Monday, February 20, 2012

Whitney, drugs, politics & business interests

You may wonder what is the common denominator of those words in the headline. I think it's pretty obvious but if you do not, keep reading.

Here is the story as I felt it:

I spent the whole evening on 18.02.2012, watching the "Going Home" Ceremony of Whitney Houston live on CNN. It was hard watching. More than three hours friends and relatives of Mrs Houston shared their memories about her with the whole world. It was touching. Everyone talked about her being a wonderful performer, a loving person and an unspeakable talent. However, the topic about her personal struggles with drug addiction was not omitted entirely.

After the ceremony I couldn't fall asleep. I was browsing through the Internet when I ran across a two-part documentary by a top Bulgarian journalist, Miroluba Benatova, about Bulgarian drug smugglers kept in Brazilian prisons. Some of the interviewees were Bulgarians who said they were convicted of smuggling because the police found raw cocaine in their suitcases at the airport. However, other Bulgarian prisoners said they were arrested because the police thought they led suspicious conversations on the phone, allegedly they were talking about smuggling drugs. All of the prisoners were sentenced to five to ten years in prison.

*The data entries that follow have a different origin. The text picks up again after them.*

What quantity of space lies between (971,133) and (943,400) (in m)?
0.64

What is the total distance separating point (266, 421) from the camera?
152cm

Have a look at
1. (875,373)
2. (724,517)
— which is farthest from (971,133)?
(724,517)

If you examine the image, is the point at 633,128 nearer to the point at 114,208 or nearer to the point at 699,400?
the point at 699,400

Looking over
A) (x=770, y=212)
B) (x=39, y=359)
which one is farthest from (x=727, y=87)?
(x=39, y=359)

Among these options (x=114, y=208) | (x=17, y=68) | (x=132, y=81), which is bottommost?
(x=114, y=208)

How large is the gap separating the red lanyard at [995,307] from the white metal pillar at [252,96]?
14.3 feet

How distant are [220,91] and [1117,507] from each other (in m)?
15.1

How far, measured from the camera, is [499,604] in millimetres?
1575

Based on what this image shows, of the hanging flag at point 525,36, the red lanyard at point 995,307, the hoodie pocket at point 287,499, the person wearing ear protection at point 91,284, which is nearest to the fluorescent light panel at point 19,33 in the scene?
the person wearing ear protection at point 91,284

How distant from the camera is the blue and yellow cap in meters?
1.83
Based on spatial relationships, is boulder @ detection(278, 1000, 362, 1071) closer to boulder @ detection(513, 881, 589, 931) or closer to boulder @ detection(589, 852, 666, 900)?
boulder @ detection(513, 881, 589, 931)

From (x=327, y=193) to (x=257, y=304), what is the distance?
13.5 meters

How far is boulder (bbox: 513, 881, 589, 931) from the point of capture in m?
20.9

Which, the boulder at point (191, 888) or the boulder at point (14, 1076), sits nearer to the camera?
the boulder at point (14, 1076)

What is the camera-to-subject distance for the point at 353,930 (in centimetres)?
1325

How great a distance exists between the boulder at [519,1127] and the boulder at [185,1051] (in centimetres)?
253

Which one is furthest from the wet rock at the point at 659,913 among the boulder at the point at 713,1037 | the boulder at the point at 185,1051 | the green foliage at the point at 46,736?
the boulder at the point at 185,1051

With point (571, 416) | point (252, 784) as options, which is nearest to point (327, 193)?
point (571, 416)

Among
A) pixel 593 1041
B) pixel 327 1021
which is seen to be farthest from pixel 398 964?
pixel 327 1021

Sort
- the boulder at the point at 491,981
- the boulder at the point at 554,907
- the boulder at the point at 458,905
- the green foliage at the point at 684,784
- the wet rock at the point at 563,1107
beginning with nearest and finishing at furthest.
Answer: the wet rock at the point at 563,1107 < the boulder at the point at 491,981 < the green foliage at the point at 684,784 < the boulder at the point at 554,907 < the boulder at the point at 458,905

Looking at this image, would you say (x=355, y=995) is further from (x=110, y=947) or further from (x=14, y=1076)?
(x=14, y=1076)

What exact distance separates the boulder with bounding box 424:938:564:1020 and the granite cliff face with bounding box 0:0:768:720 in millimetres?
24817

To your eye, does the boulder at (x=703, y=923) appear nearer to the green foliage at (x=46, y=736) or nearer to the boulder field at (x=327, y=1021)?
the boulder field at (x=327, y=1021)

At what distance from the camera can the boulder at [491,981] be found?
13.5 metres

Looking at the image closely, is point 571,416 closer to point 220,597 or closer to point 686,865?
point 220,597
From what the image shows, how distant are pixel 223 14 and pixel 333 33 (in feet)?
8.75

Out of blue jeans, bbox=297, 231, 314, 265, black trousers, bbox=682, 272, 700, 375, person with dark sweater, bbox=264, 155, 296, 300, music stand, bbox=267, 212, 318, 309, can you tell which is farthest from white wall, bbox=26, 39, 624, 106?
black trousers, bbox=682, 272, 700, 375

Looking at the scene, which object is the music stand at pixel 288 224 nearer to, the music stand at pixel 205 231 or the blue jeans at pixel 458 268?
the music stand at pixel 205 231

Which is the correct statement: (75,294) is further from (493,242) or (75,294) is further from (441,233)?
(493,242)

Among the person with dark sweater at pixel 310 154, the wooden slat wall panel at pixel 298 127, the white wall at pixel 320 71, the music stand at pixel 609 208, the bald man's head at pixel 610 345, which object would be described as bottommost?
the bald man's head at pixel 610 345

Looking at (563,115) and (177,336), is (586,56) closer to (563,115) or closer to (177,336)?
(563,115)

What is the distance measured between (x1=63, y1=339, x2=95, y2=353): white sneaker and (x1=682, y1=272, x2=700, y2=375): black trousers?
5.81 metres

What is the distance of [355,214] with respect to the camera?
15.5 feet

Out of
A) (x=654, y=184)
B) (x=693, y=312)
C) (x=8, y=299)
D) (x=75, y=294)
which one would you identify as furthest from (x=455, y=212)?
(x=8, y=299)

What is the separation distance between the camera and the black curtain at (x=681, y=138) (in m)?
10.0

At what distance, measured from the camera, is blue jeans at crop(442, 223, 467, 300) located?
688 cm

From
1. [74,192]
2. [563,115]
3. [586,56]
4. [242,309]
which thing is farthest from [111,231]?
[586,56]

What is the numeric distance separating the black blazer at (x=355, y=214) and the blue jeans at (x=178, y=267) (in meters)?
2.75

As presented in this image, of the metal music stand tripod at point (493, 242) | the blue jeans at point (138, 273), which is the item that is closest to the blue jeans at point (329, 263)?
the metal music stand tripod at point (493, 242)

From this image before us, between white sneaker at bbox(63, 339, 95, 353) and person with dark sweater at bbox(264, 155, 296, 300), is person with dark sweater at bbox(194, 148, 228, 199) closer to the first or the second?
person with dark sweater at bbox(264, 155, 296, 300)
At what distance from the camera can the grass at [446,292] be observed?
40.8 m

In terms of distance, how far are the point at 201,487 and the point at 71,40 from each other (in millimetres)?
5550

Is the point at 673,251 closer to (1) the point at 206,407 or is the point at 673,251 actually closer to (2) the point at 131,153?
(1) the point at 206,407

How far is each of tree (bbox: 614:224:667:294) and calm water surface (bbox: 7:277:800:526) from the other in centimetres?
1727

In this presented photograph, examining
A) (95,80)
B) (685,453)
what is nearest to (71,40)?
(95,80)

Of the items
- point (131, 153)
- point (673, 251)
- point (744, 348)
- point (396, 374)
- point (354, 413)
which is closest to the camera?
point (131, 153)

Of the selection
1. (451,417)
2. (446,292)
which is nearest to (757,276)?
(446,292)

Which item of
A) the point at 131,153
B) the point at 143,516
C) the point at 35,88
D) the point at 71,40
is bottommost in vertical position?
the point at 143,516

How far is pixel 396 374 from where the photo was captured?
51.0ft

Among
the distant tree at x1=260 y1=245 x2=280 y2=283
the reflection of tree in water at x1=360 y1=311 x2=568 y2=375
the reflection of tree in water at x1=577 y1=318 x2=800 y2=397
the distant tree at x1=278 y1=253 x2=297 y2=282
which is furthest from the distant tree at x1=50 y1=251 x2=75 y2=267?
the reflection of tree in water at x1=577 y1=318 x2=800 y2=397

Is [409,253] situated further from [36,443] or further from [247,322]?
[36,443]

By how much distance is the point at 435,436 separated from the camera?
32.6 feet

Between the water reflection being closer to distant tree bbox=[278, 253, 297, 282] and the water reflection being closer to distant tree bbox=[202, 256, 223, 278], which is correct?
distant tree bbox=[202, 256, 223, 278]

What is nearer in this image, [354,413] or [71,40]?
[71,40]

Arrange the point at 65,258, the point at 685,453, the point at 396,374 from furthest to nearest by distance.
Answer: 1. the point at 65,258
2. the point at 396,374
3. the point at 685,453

After watching all this I couldn't help but link those two broadcasts I watched that night. Then I remembered Oprah Winfrey's interview with Whitney in 2009 when Mrs Houston admitted she had problems with drugs. A problem the whole world already knew about. Houston explained she was smoking marijuana and she laced it with raw cocaine. She also confessed she has been doing that for years.

Here comes the paradox, followed by at least a dozen rhetorical questions. Why governments, NGOs, lobbyists, interest groups and pretty much everyone all over the world vigorously stated they were fighting against drugs when nobody has ever asked Whitney how she got her raw cocaine? Who sold it to her? Why did it happen that everybody knew that a vast majority of celebrities was addicted to illegal substances and still nobody has ever tried to prosecute and put in prison their dealers? Why did they put in jail drug mules in Brazil caught with a few kilos of cocaine in their bags but they did not also throw in jail Whitney's dealer whom she gave her fortune of tens of million dollars to?

The questions kept coming. Was there political reluctance to fight drugs or were there business interests involved? Last but not least, would people worldwide have been mourning on 18.02.2012 because of the death of Mrs Houston if her longtime dealers were convinced, prosecuted and put in jail just as the Bulgarian mules were in Brazil? Nobody would ever know the answer to the last question but it's definitely worth thinking about it!